Escale à
Las Palmas, Espagne
Dès l’arrivée à Las Palmas, l’air est chargé de cette lumière douce propre aux îles. Ici, le vent porte à la fois le sel de l’Atlantique et le murmure des siècles passés. Le quartier de Vegueta, cœur historique de la ville, se découvre au fil des pas : des ruelles pavées bordées de façades pastel, des patios ombragés où l’on devine des éclats de rires, et la Casa de Colón, témoin du passage de Christophe Colomb avant sa traversée du Nouveau Monde.
La Cathédrale Santa Ana, imposante et majestueuse, veille sur la place où les habitants prennent le temps de vivre. Quelques rues plus loin, le décor change. Las Canteras, immense plage bordée d’une promenade animée, déroule son sable doré et son eau turquoise.
Ici, pas d’agitation. Les vagues s’échouent avec douceur, les baigneurs flottent sous un ciel limpide, les surfeurs attendent la houle plus loin. On s’y installe, on observe, on se laisse happer par ce rythme lent, ce mélange parfait entre ville et nature.

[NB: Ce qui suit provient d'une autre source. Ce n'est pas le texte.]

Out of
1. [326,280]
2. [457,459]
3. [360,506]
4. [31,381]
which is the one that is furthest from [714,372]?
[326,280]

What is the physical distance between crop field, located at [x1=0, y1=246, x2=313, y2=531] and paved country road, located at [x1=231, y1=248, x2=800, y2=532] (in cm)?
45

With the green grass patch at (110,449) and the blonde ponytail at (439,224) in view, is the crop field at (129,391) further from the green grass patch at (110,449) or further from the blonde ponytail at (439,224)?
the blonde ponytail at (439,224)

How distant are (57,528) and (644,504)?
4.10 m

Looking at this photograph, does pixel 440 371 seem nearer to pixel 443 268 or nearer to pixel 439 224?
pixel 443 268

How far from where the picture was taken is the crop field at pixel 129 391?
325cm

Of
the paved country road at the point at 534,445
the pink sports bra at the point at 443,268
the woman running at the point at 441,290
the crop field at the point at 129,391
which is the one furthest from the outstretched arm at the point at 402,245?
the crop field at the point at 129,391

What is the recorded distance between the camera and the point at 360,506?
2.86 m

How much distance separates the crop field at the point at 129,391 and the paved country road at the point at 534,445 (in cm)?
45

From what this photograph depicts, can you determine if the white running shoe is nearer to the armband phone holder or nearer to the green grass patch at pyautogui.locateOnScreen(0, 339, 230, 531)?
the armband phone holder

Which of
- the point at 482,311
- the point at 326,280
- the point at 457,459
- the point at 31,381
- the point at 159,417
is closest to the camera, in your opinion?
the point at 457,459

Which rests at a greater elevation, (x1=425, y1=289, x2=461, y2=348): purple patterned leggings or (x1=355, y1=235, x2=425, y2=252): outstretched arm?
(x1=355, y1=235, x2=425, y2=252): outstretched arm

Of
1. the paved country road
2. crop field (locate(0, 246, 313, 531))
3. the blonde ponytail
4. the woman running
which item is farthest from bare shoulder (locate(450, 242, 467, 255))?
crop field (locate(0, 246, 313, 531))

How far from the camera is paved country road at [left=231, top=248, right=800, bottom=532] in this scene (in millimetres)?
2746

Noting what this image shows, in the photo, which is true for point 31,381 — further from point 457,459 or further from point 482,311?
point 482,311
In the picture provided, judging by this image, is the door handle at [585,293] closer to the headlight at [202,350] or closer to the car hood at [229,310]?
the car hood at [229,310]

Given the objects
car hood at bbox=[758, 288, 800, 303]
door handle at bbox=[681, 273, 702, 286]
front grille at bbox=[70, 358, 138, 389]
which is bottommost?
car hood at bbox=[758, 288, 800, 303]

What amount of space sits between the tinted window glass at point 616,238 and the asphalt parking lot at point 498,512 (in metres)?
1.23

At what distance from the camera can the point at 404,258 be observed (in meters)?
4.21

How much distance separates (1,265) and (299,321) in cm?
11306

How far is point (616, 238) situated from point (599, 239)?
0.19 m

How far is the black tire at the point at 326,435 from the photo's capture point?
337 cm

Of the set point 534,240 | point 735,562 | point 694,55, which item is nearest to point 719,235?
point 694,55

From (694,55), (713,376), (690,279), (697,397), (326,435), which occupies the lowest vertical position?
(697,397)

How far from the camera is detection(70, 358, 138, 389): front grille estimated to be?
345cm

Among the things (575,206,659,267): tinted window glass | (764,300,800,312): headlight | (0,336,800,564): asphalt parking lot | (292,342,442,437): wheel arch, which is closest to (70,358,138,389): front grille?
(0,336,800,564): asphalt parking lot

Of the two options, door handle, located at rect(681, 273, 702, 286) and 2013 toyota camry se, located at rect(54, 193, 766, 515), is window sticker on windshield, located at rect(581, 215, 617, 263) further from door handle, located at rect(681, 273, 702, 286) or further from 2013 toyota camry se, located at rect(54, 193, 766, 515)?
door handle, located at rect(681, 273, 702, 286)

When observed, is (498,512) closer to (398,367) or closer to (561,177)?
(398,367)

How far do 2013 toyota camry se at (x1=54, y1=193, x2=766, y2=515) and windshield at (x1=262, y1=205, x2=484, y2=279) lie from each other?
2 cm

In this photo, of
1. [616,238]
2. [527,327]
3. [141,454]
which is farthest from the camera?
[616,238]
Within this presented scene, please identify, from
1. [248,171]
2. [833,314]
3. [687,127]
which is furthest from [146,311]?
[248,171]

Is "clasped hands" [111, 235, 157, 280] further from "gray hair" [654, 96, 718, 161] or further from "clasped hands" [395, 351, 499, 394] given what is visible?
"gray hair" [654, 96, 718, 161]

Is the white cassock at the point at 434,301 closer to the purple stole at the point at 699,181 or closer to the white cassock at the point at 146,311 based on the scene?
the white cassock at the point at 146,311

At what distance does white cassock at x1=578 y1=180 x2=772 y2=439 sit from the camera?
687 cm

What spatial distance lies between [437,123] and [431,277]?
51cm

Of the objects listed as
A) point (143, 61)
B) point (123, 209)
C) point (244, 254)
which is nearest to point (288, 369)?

Quand vient l’heure de repartir, un dernier arrêt s’impose. Un marché coloré, une terrasse ensoleillée, une assiette de papas arrugadas nappées de mojo. Le temps s’étire encore un peu, comme si Las Palmas de Gran Canarie retenait ses visiteurs sans vraiment les retenir. Une escale qui laisse une trace, une douceur qu’on emporte bien après l’horizon disparu.

Las Palmas n’est pas une escale, c’est une promesse de soleil, d’océan et de souvenirs indélébiles.